I can't imagine how frustrating it would be to be a law-abiding, tax-paying patriot and have these sorts of things happen to me. Even if I knew that the cops had spent their careers learning the hard truths about who commits crimes, and that their treatment towards me was nothing personal, the personal threat, not to mention the basic insult to one's pride, would override all else. After a life of unfair experiences I'd be a fool to think that this experience, this cop, is any different.

We should all admit that there's a difference between the personal racism of self-preservation, and the impersonal racism of cultural and institutional exclusion. At some point in American history there was little meaningful difference between the two, but today I think things are quite different. In the personal sense, we're all racists. There is a difference between our realities being shaped by experience, and an arbitrary and unequal legal or social structure. I wish there were two separate words to describe these phenomena. It would clear up a lot of misunderstanding.

When a white guy calls a black guy a racist for seeing things in view of their past experience, he would do well to remember all of the times he didn't give the benefit of the doubt to someone who passed them on the street. Too often, white men take their position in life for granted, assuming that it's all a matter of personal merit that explains the impersonal nature of racial disparities. Many believe that if only black people were as race-blind as they themselves pretend to be out of fear of politically-correct retribution, all of this stuff could be put to rest once and for all.

Likewise, when a black guy turns to race as an immediate explanation for an adverse event, a little understanding towards the experiences that the white person may have had could go a long way, hard as that may be in practice. Like everyone else, white people will make judgments (right or wrong) based to some extent on their experiences.

That said, I do believe that black people have the harder role. They are challenged to overcome some pretty awful past and present truths that have shaped their worldview. There is no racial hardship that the average white American guy can claim over his black counterpart. It's just plain harder to be black in America, and that will shape how you see things.

When we hear grown white men claiming to be the victims of racism at the hands of a 'Wise Latina', or indeed, the President of the United States, the level of self-absorption and outright antipathy is staggering. It's a cold, reptilian view of the world that leads to self-interested conflict, also known as the erosion of civilization.

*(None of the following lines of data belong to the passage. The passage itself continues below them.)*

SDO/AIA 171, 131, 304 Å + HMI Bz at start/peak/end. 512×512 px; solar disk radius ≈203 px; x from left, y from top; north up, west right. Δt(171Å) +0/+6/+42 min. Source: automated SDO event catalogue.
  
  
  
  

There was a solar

A situation where a police officer who was following instinct and procedure arrests a 55 year-old upset professor, who was himself acting out based on a life's wisdom, will inevitably trade one man's wisdom for another's. The world is not fair to any of us. The diverse ways that it's not fair shape how we see it. Empathy for one anothers' situations must be preserved and nurtured if we are to ever see a "post-racial" America, and if we are to prevent future bloodshed and misery on account of race. We must understand where each other are coming from. We must be honest with one another about how our experiences brought us here.

The world will be better when we can admit we're different, and that those differences do in fact matter.

A professor I had back in college concluded the semester with this piece of advice: "Kids, there is more than one truth out there. Anyone who tells you differently is only speaking for themselves." Amen.